Lors d'un déplacement le 22 juin au tribunal de grande instance de Bobigny, Rachida Dati s'est engagée à agir pour une justice « ferme et humaine », « moderne et qui s'adresse à tous ». La ministre de la Justice a ainsi assuré de sa fermeté dans la lutte contre la récidive, notamment celle des mineurs à l'égard desquels elle entend mettre en application « un principe simple : «une infraction - une réponse» » (1). Elle a également émis l'idée d'expérimenter la dissociation des fonctions des juges des enfants : « Pourquoi ne pas dédier certains juges pour enfants au jugement des mineurs délinquants alors que les autres seraient dédiés au traitement de l'enfance en danger ? » Dans cet esprit, la garde des Sceaux estime nécessaire de revoir l'ordonnance du 2 novembre 1945 relative à l'enfance délinquante « non pas pour l'assouplir, non pas pour la durcir, mais pour la rendre plus lisible et plus cohérente ». Et d'ajouter que « la justice des mineurs deviendra [ainsi] plus rapide et plus efficace ». En outre, elle engagera, dès 2008, une campagne de recrutement de psychologues pour soutenir et conforter l'action des éducateurs dans les structures ouvertes.
Autre préoccupation de la chancellerie : moderniser la justice afin qu'elle soit plus proche des citoyens, et qu'elle « juge dans des délais raisonnables, dans des termes compréhensibles et [qu'elle] respecte les justiciables ». Pour ce faire, elle entend procéder à la numérisation et à la dématérialisation des procédures (2). Rachida Dati a également confirmé la rénovation de la carte judiciaire, qui se fera de manière progressive à partir du 1er janvier 2008 et ne sera « ni mécanique, ni géométrique, ni technocratique », a-t-elle assuré. Afin de préparer cette réforme, très critiquée par les professionnels de la justice, la ministre a installé le 27 juin un comité consultatif de la carte judiciaire chargé de lui présenter, au plus tard le 30 septembre prochain, des suggestions sur les schémas de redéploiement. Toujours dans une optique de modernisation, Rachida Dati a annoncé qu'elle allait instituer au sein de son ministère un porte-parole dont la mission sera d'informer le public sur les réformes et le fonctionnement de la justice.
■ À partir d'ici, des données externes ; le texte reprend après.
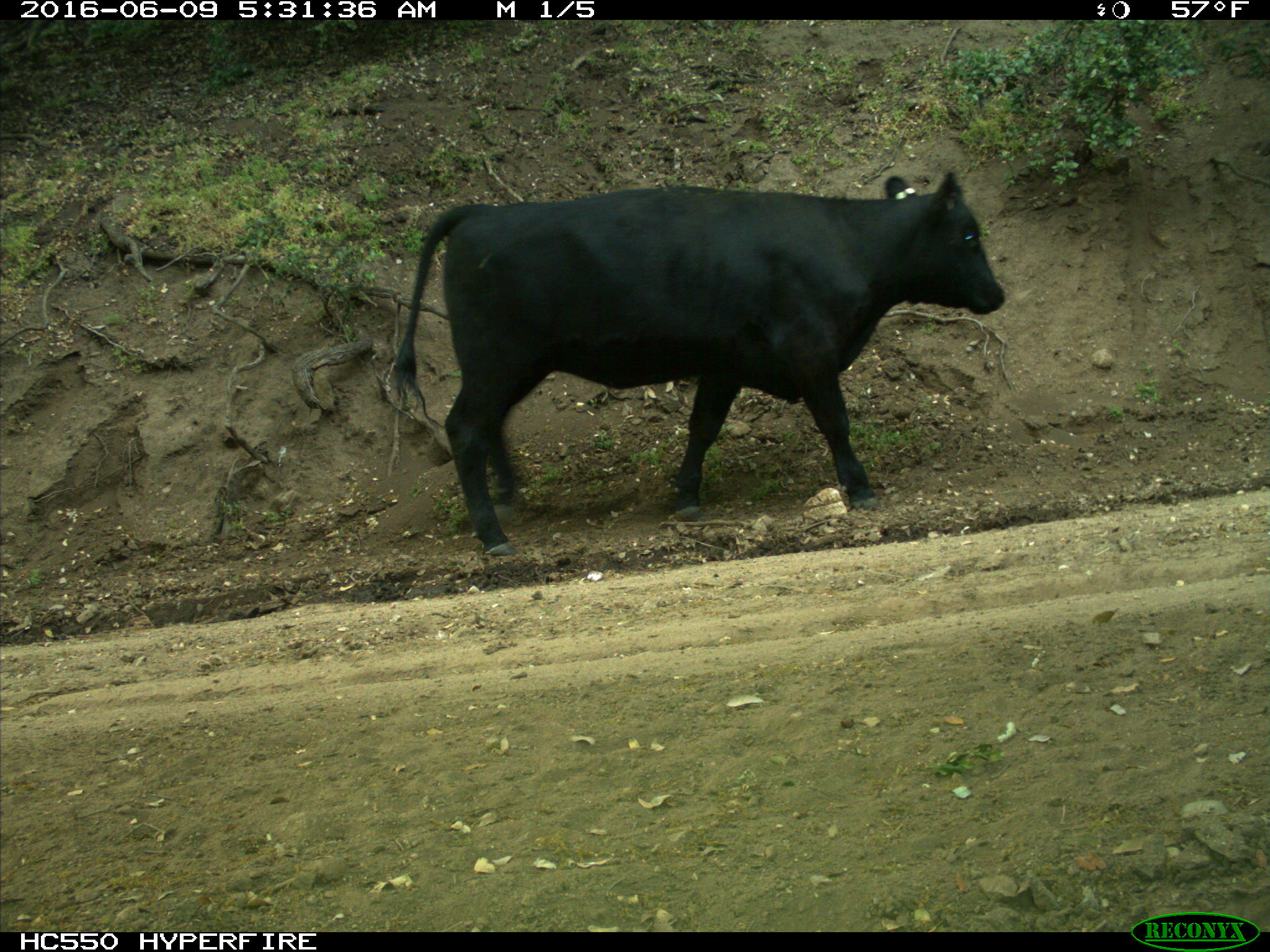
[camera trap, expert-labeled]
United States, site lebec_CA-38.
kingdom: Animalia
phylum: Chordata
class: Mammalia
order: Artiodactyla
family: Bovidae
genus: Bos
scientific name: Bos taurus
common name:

« Une justice pour tous, c'est une justice qui lutte contre les discriminations », a également affirmé la ministre, qui veut instaurer dans tous les parquets un pôle anti-discrimination composé d'un magistrat et d'un délégué du procureur de la République. Une décision saluée par la Haute Autorité de lutte contre les discriminations et pour l'égalité (3). Leur mission : faire comprendre l'action de la justice en s'appuyant sur le monde associatif, et animer et coordonner sur le terrain un véritable réseau local de lutte contre les discriminations.
La ministre de la Justice va aussi demander aux juridictions de désigner un « juge dédié aux victimes », dont le rôle sera de « protéger [ces dernières] jusqu'au terme du parcours judiciaire de l'auteur condamné et de veiller à son indemnisation ».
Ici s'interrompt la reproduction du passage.